TensorFlow performance

clarenceho · March 28, 2019, 4:42am

Anyone has experience with TensorFlow on Nano? How is the performance? I just tried a simple script and it runs nearly twice as fast on CPU when compared with running it on CUDA.

I followed the steps to install TensorFlow: https://docs.nvidia.com/deeplearning/dgx/install-tf-xavier/index.html (similar to the steps mentioned in another topic here)

Then I tried to run this sample, which is modified from from the book “TensorFlow for Deep Learning Companion Code”
https://github.com/kitsook/dlwithtf/blob/fix-lost-function/ch3/linear_regression_tf.py

Switch Ubuntu to runlevel 3 to free up some memory before the tests.
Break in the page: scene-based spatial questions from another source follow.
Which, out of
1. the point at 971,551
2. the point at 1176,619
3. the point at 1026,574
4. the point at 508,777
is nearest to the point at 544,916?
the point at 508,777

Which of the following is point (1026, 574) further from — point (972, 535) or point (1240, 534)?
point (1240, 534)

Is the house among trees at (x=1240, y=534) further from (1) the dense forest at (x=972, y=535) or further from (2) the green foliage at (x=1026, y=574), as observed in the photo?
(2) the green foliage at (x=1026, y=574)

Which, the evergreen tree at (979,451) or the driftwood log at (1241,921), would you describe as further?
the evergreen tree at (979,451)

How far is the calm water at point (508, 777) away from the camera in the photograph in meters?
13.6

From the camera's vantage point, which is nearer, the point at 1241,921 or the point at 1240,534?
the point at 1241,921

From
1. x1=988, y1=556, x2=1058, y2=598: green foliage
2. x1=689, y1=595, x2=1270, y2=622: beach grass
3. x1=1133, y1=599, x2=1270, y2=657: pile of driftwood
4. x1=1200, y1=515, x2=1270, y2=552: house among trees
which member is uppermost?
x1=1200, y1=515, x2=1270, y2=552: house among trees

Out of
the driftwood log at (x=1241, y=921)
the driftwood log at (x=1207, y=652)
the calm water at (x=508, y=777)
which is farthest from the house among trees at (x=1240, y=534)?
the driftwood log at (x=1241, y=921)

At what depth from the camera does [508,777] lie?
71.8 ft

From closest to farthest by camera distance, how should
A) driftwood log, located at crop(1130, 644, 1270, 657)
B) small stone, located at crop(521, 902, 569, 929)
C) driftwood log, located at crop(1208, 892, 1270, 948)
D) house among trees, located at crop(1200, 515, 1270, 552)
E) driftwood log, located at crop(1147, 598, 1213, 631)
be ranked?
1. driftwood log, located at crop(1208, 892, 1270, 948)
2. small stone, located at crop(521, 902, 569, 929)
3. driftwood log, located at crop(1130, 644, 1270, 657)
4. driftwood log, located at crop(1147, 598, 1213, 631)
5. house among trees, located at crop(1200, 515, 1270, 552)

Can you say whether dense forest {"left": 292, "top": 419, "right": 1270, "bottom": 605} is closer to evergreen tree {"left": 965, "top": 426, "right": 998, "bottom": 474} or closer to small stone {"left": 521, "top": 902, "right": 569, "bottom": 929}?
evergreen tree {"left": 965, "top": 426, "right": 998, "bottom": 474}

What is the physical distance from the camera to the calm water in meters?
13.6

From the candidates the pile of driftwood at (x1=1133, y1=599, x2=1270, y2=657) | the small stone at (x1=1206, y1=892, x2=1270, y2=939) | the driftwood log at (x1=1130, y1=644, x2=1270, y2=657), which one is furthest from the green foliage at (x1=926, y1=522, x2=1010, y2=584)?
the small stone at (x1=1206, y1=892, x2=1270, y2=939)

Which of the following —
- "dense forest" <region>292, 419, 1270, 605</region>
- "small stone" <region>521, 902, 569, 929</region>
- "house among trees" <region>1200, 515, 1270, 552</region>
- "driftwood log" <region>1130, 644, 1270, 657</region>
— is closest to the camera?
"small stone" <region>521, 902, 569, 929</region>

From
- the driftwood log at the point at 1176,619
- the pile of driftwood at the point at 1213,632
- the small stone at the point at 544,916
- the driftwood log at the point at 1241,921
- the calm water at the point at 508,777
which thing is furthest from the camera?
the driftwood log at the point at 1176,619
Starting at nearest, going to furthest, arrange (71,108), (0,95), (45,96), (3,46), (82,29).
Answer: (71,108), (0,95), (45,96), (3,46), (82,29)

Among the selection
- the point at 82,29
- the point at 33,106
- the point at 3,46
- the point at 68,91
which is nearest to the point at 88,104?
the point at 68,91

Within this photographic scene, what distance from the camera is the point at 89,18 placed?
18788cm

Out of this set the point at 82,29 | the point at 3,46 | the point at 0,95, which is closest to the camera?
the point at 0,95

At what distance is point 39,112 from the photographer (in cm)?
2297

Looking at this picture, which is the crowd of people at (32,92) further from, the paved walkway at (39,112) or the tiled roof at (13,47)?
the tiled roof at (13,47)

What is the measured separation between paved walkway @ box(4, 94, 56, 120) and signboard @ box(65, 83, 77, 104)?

sudo systemctl isolate multi-user.target

Running the code normally on CUDA, the training part took: 43s:

(linear_regression_tf.py:8106): Gdk-CRITICAL **: 21:21:38.160: gdk_cursor_new_for_display: assertion 'GDK_IS_DISPLAY (display)' failed

(linear_regression_tf.py:8106): Gdk-CRITICAL **: 21:21:38.164: gdk_cursor_new_for_display: assertion 'GDK_IS_DISPLAY (display)' failed
WARNING:tensorflow:From /usr/local/lib/python3.6/dist-packages/tensorflow/python/framework/op_def_library.py:263: colocate_with (from tensorflow.python.framework.ops) is deprecated and will be removed in a future version.
Instructions for updating:
Colocations handled automatically by placer.
2019-03-27 21:21:41.201561: W tensorflow/core/platform/profile_utils/cpu_utils.cc:98] Failed to find bogomips in /proc/cpuinfo; cannot determine CPU frequency
2019-03-27 21:21:41.202159: I tensorflow/compiler/xla/service/service.cc:161] XLA service 0x3f3f6740 executing computations on platform Host. Devices:
2019-03-27 21:21:41.202218: I tensorflow/compiler/xla/service/service.cc:168]   StreamExecutor device (0): <undefined>, <undefined>
2019-03-27 21:21:41.289107: I tensorflow/stream_executor/cuda/cuda_gpu_executor.cc:965] ARM64 does not support NUMA - returning NUMA node zero
2019-03-27 21:21:41.289392: I tensorflow/compiler/xla/service/service.cc:161] XLA service 0x3d4e3d50 executing computations on platform CUDA. Devices:
2019-03-27 21:21:41.289441: I tensorflow/compiler/xla/service/service.cc:168]   StreamExecutor device (0): NVIDIA Tegra X1, Compute Capability 5.3
2019-03-27 21:21:41.289806: I tensorflow/core/common_runtime/gpu/gpu_device.cc:1433] Found device 0 with properties: 
name: NVIDIA Tegra X1 major: 5 minor: 3 memoryClockRate(GHz): 0.9216
pciBusID: 0000:00:00.0
totalMemory: 3.86GiB freeMemory: 1.94GiB
2019-03-27 21:21:41.289863: I tensorflow/core/common_runtime/gpu/gpu_device.cc:1512] Adding visible gpu devices: 0
2019-03-27 21:21:42.374481: I tensorflow/core/common_runtime/gpu/gpu_device.cc:984] Device interconnect StreamExecutor with strength 1 edge matrix:
2019-03-27 21:21:42.374562: I tensorflow/core/common_runtime/gpu/gpu_device.cc:990]      0 
2019-03-27 21:21:42.374592: I tensorflow/core/common_runtime/gpu/gpu_device.cc:1003] 0:   N 
2019-03-27 21:21:42.374771: I tensorflow/core/common_runtime/gpu/gpu_device.cc:1115] Created TensorFlow device (/job:localhost/replica:0/task:0/device:GPU:0 with 1518 MB memory) -> physical GPU (device: 0, name: NVIDIA Tegra X1, pci bus id: 0000:00:00.0, compute capability: 5.3)
2019-03-27 21:21:43.782819: I tensorflow/stream_executor/dso_loader.cc:153] successfully opened CUDA library libcublas.so.10.0 locally
Training reulst: W=4.765114, b=2.123778
Time taken for learning: 43.052430391311646
Pearson R^2: 0.994371
RMS: 0.119845

Running the same script on CPU by specifying the environment variable to hide CUDA:

CUDA_VISIBLE_DEVICES="" python3 linear_regression_tf.py

It took 25s, nearly half the time, to complete the training.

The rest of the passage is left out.